Deb, for her part, is trying to get her life back on track. After being rejected by Brady last week, she throws away all her vodka bottles and drives her car for the first time in a while — right to the nearby hair salon, where she’s hoping to ask for her old job back. But on the way in, she runs into an old friend named Chaz, who sidetracks her into grabbing a burger with him.
They have a fun time reminiscing about the old days, and good for Deb — she doesn’t give in to drinking even as Chaz, who now owns a local bar, pounds a few beers in front of her. As they part, she asks him to put in a good word for her with the hair salon owner — at which point the illusion shatters. Chaz reminds her that she drunkenly burned a woman while doing a dye job, and the salon was almost sued out of existence. She’s never getting her old job back. Chaz finishes by telling her to come to his bar if she ever falls off the wagon again.
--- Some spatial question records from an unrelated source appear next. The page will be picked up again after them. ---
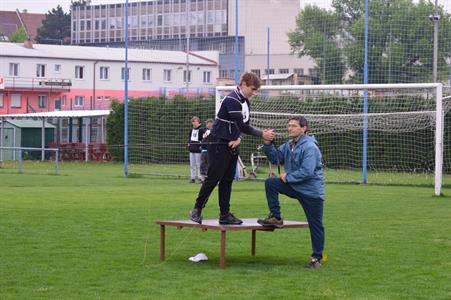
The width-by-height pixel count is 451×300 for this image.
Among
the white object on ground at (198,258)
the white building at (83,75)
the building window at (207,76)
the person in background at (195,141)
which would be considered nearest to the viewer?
the white object on ground at (198,258)

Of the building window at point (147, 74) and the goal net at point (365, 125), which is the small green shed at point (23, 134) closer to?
the building window at point (147, 74)

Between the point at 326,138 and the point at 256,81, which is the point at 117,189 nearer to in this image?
the point at 326,138

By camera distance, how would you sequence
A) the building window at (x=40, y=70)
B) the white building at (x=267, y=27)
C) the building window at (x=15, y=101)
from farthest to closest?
the building window at (x=40, y=70)
the building window at (x=15, y=101)
the white building at (x=267, y=27)

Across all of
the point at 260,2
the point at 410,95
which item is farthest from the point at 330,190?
the point at 260,2

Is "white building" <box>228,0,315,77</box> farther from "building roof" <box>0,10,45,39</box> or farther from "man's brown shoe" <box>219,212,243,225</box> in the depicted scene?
"building roof" <box>0,10,45,39</box>

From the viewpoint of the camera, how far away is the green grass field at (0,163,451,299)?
10.3 metres

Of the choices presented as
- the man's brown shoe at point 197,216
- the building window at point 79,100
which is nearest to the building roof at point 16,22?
the building window at point 79,100

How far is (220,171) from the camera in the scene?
12.3 metres

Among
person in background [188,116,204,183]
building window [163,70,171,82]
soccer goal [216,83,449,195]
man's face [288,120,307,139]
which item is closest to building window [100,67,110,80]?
building window [163,70,171,82]

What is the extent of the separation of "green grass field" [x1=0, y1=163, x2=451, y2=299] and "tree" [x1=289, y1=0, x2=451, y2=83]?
11221 mm

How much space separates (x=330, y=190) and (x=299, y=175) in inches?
591

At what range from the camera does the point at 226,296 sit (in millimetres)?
9828

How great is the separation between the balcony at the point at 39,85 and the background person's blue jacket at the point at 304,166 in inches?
2601

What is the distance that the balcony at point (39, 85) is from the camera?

Nice people in this town!
Instead of going into the hair salon, Deb walks into the liquor store next door — though she only buys a bottle of water, as Brady learns when he comes in later trying to track her down. That won’t do, so Brady buys a bottle of premium vodka for his mother. And on his way home, he passes by the hospital and sees Janey embracing Bill. That can’t be good.
When they finally reconnect back home, Brady yells at his mom for taking the car without telling him and screwing up his interview. Deb tells him, “You weren’t born mean,” which seems to be exactly what Brady is afraid of here: lucidity. If his mother isn’t drunk all the time, she might start to see him for who he actually is. Brady changes tactics and gets her to admit that she’ll never get her hair salon job back. He takes the keys and presents her with the vodka, saying she needs to “wean” herself off rather than quit cold turkey. Down in his Batcave, he watches a video feed of her drinking again and celebrates uproariously at regaining control over his world.